NOTES TO CONDENSED CONSOLIDATED FINANCIAL STATEMENTS (UNAUDITED)--(CONTINUED)
(IN THOUSANDS, EXCEPT SHARE AND PER SHARE DATA)
NOTE 5. NET (LOSS) PER SHARE
Net (loss) per common share is determined by dividing net (loss) applicable
to common stock by the average number of shares outstanding during the period.
In accordance with Staff Accounting Bulletin No. 83 of the Securities and
Exchange Commission, all issuances of the Company's common stock and warrants
at prices below the expected offering price during the twelve month period
preceding the planned Offering (as defined) have been included as common stock
equivalents for purposes of calculating net (loss) per common share as if they
had been issued at the Company's inception. Furthermore, the calculation of net
(loss) per common share gives effect to the approximate 19.97 to 1 stock split
to be effective upon consummation of the Offering.
NOTE 6. RELATED PARTY TRANSACTION
On January 11, 1996, the Company authorized and issued 10,000 shares of 13%
Cumulative Redeemable Preferred Stock (the "Company Preferred Stock"), $.01 par
value, to ConX II, Inc., ("ConX II") an entity affiliated with the Company, for
$10,000.
NOTE 7. OTHER MATTERS
OFFERING
On March 14, 1996, the Company filed a Registration Statement with the SEC in
connection with the offering by the Company of 11,500,000 shares of its common
stock for sale to the public (the "Offering").

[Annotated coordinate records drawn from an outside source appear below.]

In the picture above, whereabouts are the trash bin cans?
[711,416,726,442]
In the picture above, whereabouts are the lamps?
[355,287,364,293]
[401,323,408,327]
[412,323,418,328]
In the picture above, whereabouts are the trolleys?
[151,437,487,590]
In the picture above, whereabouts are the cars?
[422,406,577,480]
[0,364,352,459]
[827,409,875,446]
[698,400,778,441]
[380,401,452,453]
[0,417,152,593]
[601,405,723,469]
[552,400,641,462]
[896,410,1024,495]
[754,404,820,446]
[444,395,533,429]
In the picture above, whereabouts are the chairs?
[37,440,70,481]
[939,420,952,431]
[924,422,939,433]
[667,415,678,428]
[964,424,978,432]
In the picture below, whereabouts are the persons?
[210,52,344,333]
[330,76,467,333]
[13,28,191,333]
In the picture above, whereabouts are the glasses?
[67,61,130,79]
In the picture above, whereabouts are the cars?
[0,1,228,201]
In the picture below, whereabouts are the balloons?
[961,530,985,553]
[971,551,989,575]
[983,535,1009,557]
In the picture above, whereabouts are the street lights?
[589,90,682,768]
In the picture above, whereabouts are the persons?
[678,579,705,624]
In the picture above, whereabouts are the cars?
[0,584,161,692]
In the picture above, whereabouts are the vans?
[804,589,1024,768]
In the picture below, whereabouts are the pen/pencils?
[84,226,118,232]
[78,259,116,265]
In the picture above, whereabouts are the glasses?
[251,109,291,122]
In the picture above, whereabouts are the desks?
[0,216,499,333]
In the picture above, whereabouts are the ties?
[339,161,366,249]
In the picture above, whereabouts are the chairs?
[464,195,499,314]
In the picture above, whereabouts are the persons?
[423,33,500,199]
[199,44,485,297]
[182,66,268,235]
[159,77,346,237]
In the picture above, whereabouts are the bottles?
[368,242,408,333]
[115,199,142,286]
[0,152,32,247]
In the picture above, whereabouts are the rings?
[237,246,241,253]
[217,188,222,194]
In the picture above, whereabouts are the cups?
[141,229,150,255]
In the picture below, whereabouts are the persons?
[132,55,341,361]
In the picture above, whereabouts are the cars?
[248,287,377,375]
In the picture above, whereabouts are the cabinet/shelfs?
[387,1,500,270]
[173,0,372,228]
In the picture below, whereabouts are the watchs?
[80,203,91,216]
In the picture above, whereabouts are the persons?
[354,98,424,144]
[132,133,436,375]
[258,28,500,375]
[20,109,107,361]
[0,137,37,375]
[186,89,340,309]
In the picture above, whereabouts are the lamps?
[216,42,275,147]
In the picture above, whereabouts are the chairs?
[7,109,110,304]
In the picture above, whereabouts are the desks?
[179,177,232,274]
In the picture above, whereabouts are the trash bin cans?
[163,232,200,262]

Pursuant to the Recapitalization
Agreement dated May 6, 1996, all of the warrants to acquire shares of Class C
common stock will be exercised, and the outstanding shares of Class A-1 common
stock, Class A-2 common stock, Class A-3 common stock, Class B common stock and
Class C common stock will be converted (the "Reclassification") into a single
class of common stock concurrently with and contingent upon the Offering. The
Company's Board of Directors has approved an approximate 19.97 to 1 stock split
to be effective upon consummation of the Offering.
NEW CREDIT FACILITY
In connection with the Offering, the Company intends to consummate the
following transactions (together with the Offering, the Reclassification and
the approximate 19.97 to 1 stock split, the "Recapitalization"): (i)
effectively repay all outstanding indebtedness under the FiberTech Credit
Facility (the "1994 Credit Facility") and Chicopee Credit Facility (the "1995
Credit Facility") (collectively, the "Facilities") and terminate the
Facilities; (ii) redeem $50,000 principal amount of the Senior Notes at a
premium of 112.25%; (iii) redeem the preferred stock of Chicopee at a price
equal to $1,000 per share plus accrued but unpaid dividends; (iv) redeem the
Company Preferred Stock at a price of $1,000 per share plus accrued but unpaid
dividends; and (v) enter into a new credit facility ("New Credit Facility") as
more fully described below.
The Company has entered into a definitive commitment letter, dated March 7,
1996, with The Chase Manhattan Bank, N.A. to provide, subject to customary
conditions, the financing for the New Credit Facility. The New Credit Facility
will consist of a $200,000 term loan and a $125,000 revolving facility. The New
Credit Facility will be secured by all of the assets of the Company and by a
guarantee by each of the Company's domestic subsidiaries, which guarantee will
be secured by the assets of each such subsidiary. The Company's non-domestic
subsidiaries will either borrow directly under the New Credit Facility on a
secured basis or borrow from the Company, with such borrowings being evidenced
by a note pledged to the lenders.
7
<PAGE>
POLYMER GROUP, INC.
NOTES TO CONDENSED CONSOLIDATED FINANCIAL STATEMENTS (UNAUDITED)--(CONTINUED)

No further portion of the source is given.